**Records contained in a dataset:**
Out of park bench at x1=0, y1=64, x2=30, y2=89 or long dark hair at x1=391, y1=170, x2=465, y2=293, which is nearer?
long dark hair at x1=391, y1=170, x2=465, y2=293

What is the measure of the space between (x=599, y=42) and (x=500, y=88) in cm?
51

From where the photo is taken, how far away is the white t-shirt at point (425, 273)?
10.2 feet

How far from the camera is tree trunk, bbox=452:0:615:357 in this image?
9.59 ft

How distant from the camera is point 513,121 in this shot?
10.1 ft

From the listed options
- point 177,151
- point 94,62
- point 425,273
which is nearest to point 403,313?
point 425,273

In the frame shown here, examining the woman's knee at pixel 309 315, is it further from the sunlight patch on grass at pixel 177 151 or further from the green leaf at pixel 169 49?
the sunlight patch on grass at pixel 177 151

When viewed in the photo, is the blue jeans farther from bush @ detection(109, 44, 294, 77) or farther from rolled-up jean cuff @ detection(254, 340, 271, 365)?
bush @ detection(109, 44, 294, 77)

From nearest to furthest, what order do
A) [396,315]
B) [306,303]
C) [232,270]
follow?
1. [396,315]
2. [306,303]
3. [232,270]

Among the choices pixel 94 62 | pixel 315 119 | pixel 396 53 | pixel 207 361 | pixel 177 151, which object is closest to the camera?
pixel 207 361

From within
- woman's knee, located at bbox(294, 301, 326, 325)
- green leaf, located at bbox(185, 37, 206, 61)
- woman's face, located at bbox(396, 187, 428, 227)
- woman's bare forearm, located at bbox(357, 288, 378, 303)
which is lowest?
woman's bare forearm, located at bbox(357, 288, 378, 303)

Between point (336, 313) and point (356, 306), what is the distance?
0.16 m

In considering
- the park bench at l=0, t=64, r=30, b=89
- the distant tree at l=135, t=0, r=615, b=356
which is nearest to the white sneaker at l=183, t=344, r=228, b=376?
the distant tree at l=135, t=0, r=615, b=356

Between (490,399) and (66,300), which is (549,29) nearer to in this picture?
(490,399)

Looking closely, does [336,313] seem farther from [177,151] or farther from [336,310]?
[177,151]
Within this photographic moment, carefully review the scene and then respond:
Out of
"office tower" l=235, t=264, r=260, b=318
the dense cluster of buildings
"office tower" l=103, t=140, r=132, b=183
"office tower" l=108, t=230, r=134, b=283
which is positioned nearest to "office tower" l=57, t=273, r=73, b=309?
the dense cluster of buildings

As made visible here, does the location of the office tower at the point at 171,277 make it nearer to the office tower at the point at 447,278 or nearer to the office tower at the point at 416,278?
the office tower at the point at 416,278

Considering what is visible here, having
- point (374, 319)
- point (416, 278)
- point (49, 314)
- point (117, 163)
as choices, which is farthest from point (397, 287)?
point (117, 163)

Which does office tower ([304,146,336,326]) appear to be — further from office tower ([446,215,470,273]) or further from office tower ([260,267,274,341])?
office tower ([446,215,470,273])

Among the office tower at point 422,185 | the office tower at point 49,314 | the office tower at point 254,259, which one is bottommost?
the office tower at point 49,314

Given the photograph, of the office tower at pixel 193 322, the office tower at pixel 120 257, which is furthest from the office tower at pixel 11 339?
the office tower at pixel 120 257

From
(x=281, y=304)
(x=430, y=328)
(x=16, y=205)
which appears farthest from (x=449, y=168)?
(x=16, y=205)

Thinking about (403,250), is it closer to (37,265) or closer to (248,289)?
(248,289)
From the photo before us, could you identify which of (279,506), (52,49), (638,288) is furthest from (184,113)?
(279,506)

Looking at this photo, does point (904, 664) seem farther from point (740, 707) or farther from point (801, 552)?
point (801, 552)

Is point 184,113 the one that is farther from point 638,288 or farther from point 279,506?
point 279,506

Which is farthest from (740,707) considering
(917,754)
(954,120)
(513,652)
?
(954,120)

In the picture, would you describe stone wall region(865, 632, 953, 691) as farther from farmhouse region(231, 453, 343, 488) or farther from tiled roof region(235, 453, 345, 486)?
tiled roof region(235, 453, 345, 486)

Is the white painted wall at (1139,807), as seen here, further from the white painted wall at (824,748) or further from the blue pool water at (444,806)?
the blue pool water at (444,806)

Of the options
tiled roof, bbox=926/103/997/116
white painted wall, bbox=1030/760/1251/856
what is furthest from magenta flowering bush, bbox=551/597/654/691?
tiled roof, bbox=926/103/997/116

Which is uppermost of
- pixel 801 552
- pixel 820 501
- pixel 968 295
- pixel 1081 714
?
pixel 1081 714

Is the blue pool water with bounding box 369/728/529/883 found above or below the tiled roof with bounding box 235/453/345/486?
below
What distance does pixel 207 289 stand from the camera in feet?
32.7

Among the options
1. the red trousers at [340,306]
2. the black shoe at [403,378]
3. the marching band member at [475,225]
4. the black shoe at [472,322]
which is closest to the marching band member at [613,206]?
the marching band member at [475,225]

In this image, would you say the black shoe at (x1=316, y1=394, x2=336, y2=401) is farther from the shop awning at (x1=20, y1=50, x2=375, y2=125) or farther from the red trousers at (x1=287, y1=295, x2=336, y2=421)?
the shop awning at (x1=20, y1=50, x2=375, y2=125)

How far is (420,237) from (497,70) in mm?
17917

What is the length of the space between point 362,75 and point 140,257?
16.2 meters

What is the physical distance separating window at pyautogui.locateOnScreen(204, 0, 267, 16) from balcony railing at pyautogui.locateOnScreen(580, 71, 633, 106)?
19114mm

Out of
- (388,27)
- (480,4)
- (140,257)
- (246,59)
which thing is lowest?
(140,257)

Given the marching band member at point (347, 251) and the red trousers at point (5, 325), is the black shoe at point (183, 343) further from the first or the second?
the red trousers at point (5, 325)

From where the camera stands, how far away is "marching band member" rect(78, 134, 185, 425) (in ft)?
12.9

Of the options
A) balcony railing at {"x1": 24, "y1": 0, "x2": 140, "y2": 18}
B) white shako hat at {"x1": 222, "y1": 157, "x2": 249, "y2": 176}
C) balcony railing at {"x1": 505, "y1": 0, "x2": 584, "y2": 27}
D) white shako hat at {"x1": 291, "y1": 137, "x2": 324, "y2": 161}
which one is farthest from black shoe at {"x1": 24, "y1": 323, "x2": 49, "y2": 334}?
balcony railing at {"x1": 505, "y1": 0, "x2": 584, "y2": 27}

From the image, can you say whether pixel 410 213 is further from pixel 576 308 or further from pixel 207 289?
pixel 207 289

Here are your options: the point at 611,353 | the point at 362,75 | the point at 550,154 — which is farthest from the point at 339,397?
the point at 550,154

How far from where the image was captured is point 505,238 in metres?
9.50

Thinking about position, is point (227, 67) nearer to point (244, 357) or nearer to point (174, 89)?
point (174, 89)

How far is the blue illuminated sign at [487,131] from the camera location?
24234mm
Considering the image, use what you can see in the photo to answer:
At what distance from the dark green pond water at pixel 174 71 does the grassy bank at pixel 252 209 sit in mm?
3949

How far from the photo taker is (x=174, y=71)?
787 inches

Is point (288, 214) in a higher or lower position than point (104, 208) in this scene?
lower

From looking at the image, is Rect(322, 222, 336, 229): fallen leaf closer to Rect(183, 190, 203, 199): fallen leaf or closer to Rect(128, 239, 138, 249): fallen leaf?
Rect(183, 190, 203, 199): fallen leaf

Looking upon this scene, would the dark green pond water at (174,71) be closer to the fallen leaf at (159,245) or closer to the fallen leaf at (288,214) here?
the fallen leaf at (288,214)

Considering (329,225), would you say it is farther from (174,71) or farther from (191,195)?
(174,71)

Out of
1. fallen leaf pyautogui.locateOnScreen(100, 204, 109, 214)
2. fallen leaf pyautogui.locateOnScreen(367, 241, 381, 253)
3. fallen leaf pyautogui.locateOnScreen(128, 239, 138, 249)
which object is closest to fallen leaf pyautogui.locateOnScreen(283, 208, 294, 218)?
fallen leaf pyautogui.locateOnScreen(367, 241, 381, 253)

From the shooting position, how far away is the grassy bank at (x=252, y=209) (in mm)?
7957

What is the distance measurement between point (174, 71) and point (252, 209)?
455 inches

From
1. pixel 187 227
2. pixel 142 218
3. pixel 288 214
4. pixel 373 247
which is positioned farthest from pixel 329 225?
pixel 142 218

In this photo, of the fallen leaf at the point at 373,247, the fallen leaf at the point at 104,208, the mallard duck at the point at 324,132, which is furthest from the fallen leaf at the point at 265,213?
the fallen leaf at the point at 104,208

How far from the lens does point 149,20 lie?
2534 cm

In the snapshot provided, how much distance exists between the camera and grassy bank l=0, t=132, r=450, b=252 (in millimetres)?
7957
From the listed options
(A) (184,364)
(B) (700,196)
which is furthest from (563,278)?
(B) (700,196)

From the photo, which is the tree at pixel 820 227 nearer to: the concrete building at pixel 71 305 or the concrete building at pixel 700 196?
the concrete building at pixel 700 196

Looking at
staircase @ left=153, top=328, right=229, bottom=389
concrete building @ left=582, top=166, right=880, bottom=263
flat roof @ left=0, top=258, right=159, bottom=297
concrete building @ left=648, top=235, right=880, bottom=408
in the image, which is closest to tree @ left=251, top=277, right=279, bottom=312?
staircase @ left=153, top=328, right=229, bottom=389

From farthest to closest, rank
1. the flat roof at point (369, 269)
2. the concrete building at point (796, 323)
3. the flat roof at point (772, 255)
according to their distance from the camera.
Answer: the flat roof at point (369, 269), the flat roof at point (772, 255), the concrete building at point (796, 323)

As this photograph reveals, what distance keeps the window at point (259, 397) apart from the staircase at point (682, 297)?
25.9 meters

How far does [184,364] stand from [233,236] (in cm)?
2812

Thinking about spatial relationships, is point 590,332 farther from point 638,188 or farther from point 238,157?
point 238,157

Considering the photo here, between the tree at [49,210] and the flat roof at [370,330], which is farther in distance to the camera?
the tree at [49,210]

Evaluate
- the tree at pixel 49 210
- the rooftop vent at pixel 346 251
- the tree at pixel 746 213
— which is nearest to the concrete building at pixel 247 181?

**Exercise details:**
Copy each line exactly, from the line containing "How far from the lens does point 149,20 lie?" down to the last line of the material, and no other lines.

**Exercise solution:**
How far from the lens does point 149,20 lie?
2534 cm

In the snapshot provided, how much distance exists between the camera and grassy bank l=0, t=132, r=450, b=252 (in millimetres)?
7957
From the listed options
(A) (184,364)
(B) (700,196)
which is furthest from (563,278)?
(B) (700,196)

From the photo, which is the tree at pixel 820 227 nearer to: the concrete building at pixel 71 305 or the concrete building at pixel 700 196?
the concrete building at pixel 700 196

Looking at
staircase @ left=153, top=328, right=229, bottom=389
concrete building @ left=582, top=166, right=880, bottom=263
flat roof @ left=0, top=258, right=159, bottom=297
concrete building @ left=648, top=235, right=880, bottom=408
in the image, which is closest to tree @ left=251, top=277, right=279, bottom=312?
staircase @ left=153, top=328, right=229, bottom=389

From farthest to closest, rank
1. the flat roof at point (369, 269)
2. the concrete building at point (796, 323)
3. the flat roof at point (772, 255)
according to their distance from the camera.
Answer: the flat roof at point (369, 269), the flat roof at point (772, 255), the concrete building at point (796, 323)

As this photograph reveals, what distance keeps the window at point (259, 397) apart from the staircase at point (682, 297)?
25.9 meters

How far does [184,364] stand from [233,236] (in cm)?
2812

Thinking about spatial relationships, is point 590,332 farther from point 638,188 or farther from point 238,157?
point 238,157

Considering the photo here, between the tree at [49,210] and the flat roof at [370,330], which is farther in distance to the camera?
the tree at [49,210]

Evaluate
- the tree at pixel 49 210
- the rooftop vent at pixel 346 251
- the tree at pixel 746 213
— which is nearest to the concrete building at pixel 247 181?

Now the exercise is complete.